TASK STATEMENT:
In the lines below, find the one that contains "Does the position" and write it out exactly, along with every line that follows it.

===== PROVIDED RECORDS =====

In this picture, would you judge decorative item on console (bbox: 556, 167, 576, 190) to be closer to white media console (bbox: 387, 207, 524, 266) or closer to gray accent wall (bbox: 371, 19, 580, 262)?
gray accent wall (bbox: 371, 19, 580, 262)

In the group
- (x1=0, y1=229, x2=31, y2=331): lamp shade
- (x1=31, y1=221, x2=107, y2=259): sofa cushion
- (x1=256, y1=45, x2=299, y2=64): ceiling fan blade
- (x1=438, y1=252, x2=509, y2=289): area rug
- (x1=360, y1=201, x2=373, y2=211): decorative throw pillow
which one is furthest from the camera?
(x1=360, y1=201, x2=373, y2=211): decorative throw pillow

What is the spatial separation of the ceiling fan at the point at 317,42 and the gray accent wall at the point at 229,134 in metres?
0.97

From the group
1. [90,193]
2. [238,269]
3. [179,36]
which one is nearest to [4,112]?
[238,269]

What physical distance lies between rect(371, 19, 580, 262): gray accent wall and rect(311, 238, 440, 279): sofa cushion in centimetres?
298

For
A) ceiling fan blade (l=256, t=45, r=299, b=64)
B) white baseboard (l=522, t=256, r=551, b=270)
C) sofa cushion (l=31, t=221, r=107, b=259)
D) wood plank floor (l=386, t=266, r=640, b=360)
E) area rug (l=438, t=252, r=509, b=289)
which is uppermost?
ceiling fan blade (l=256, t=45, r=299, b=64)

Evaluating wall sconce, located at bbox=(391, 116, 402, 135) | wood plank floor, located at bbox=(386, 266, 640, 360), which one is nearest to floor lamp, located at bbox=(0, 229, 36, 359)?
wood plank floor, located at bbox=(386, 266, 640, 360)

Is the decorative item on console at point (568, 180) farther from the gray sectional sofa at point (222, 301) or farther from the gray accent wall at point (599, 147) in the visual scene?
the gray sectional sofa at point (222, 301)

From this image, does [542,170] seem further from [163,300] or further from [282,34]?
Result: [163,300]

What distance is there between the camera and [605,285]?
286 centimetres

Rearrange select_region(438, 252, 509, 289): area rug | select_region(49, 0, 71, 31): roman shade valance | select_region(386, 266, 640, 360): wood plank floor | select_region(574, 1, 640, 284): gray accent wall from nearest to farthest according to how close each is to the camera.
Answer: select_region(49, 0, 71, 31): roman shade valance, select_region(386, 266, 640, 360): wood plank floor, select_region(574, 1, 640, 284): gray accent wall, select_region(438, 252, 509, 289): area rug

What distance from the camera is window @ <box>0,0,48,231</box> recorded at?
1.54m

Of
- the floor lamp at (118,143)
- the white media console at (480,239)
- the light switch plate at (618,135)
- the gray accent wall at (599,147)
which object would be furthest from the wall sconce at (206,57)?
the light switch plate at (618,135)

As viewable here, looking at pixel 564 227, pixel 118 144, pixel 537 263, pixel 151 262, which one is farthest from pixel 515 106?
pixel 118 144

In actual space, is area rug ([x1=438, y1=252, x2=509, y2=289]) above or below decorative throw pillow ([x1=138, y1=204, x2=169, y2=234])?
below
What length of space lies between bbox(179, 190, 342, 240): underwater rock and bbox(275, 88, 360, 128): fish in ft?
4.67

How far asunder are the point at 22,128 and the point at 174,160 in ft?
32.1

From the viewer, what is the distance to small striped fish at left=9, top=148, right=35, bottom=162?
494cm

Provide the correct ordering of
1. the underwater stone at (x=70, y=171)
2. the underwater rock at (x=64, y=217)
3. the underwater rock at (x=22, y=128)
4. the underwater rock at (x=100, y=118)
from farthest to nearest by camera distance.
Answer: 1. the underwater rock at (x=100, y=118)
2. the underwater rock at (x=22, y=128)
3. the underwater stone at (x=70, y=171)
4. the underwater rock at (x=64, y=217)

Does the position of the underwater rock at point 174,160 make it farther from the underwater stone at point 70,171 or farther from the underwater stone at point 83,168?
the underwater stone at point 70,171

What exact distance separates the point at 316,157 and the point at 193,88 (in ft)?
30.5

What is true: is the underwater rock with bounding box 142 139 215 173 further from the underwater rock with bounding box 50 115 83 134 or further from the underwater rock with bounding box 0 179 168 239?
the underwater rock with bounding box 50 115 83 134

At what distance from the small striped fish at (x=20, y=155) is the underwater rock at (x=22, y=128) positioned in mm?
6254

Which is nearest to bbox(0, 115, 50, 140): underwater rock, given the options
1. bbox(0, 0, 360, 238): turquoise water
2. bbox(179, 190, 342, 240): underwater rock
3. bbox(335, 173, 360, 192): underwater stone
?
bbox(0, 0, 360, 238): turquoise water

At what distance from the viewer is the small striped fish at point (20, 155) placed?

=====

FULL RESPONSE:
Does the position of the underwater rock at point 174,160 make it farther from the underwater stone at point 70,171 or farther from the underwater stone at point 83,168?
the underwater stone at point 70,171

What exact distance separates the point at 316,157 and the point at 193,88 (in ft)?
30.5

What is true: is the underwater rock with bounding box 142 139 215 173 further from the underwater rock with bounding box 50 115 83 134 or further from the underwater rock with bounding box 0 179 168 239?
the underwater rock with bounding box 50 115 83 134

At what distance from the small striped fish at (x=20, y=155) is the underwater rock at (x=22, y=128) positioned in mm?
6254

Which is nearest to bbox(0, 115, 50, 140): underwater rock, given the options
1. bbox(0, 0, 360, 238): turquoise water
2. bbox(179, 190, 342, 240): underwater rock
3. bbox(335, 173, 360, 192): underwater stone
?
bbox(0, 0, 360, 238): turquoise water

At what distance from the viewer is the small striped fish at point (20, 155) placed?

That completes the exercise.